TRY IT
From the news report on freezing fog at airports, extract word for word the part that opens with the words "But people travelling" and closes with "adverse weather conditions.".

Air passengers travelling from Midland airports over the festive period have been told to check in as normal – despite many flights at other UK airports being grounded because of freezing fog.
But people travelling from Coventry Airport were being driven to Birmingham and East Midlands to board planes as the hub was closed for flights yesterday because of the adverse weather conditions.
A spokeswoman from Coventry Airport said passengers are still required to check in on time. Birmingham has been operating a "near normal" service, although three domestic flights were cancelled yesterday morning as the destination airports were closed to flights.
A spokeswoman at Birmingham said the airport was equipped with some of the most advanced navigation systems in the world meaning that compatible aircraft could land in some of the most extreme conditions.
She added some delays may occur on domestic flights because not all destinations and aircraft have such advanced navigation capabilities.
John Morris, BIA’s head of corporate affairs, said: "We are doing all that we can to get people on their way as quickly as possible. In general, we are operating as near to normal."
Travellers have been warned to check if their flight has been cancelled before travelling, to cut congestion at airports on what is traditionally one of the busiest days of the year. Across the country, Christmas travellers yesterday endured a second day of airport chaos with continuing thick, freezing fog leading to scores of flight cancellations.
And those taking to the roads had to contend with huge jams on major routes as those starting their festive journeys competed for space with Christmas shoppers.
For the second day running, Heathrow Airport was the worst hit, with around 350 flights cancelled as air traffic controllers limited services because of the bad weather. British Airways axed 200 flights yesterday and announced that it was cancelling all today’s domestic services in and out of Heathrow.
BA was able to operate long-haul services in and out of Heathrow, but some departing passengers faced delays of several hours on these flights.

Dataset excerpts
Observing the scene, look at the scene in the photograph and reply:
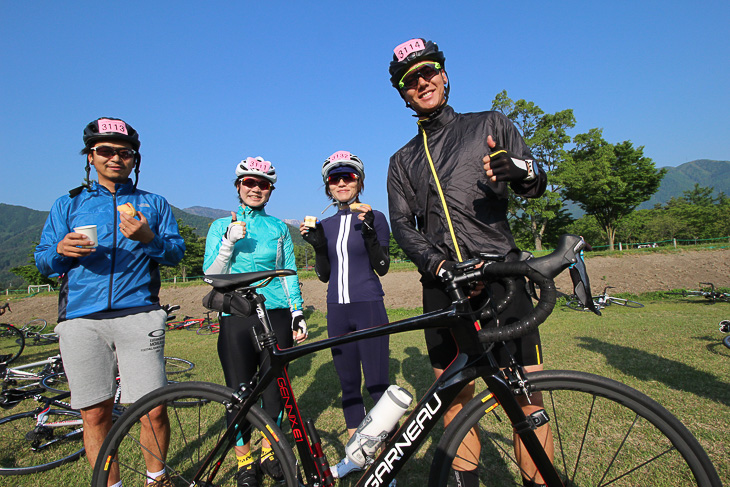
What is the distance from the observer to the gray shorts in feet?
7.87

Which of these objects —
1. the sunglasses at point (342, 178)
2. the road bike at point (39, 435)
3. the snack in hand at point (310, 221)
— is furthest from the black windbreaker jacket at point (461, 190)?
the road bike at point (39, 435)

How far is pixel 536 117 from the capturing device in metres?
33.9

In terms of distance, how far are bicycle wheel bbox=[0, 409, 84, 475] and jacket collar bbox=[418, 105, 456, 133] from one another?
14.8ft

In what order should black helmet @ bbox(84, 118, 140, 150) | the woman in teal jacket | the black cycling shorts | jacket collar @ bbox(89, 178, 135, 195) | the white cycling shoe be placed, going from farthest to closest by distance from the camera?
the woman in teal jacket
jacket collar @ bbox(89, 178, 135, 195)
black helmet @ bbox(84, 118, 140, 150)
the white cycling shoe
the black cycling shorts

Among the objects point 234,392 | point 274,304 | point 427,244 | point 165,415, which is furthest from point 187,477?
point 427,244

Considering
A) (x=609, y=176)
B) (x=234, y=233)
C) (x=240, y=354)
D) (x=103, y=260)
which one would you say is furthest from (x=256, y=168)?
(x=609, y=176)

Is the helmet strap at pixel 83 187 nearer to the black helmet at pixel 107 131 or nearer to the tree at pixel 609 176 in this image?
the black helmet at pixel 107 131

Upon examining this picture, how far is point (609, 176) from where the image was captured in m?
30.4

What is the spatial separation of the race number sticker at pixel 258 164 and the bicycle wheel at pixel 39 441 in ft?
11.0

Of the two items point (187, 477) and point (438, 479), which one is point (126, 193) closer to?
point (187, 477)

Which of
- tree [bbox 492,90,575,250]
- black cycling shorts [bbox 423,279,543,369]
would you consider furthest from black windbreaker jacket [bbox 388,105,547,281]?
tree [bbox 492,90,575,250]

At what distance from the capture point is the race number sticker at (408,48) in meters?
2.28

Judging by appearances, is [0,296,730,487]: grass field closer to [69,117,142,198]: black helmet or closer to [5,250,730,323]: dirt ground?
[69,117,142,198]: black helmet

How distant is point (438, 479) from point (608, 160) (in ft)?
123
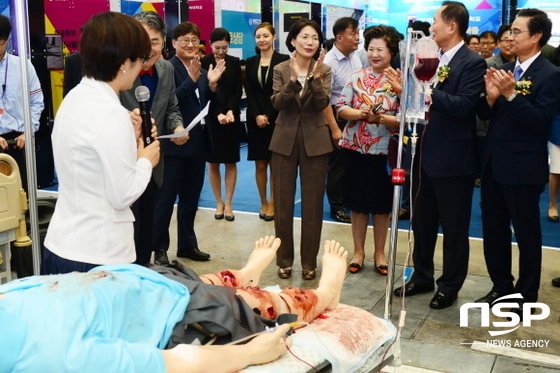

RESULT OF THE EXERCISE
But people travelling from Coventry Airport were being driven to Birmingham and East Midlands to board planes as the hub was closed for flights yesterday because of the adverse weather conditions.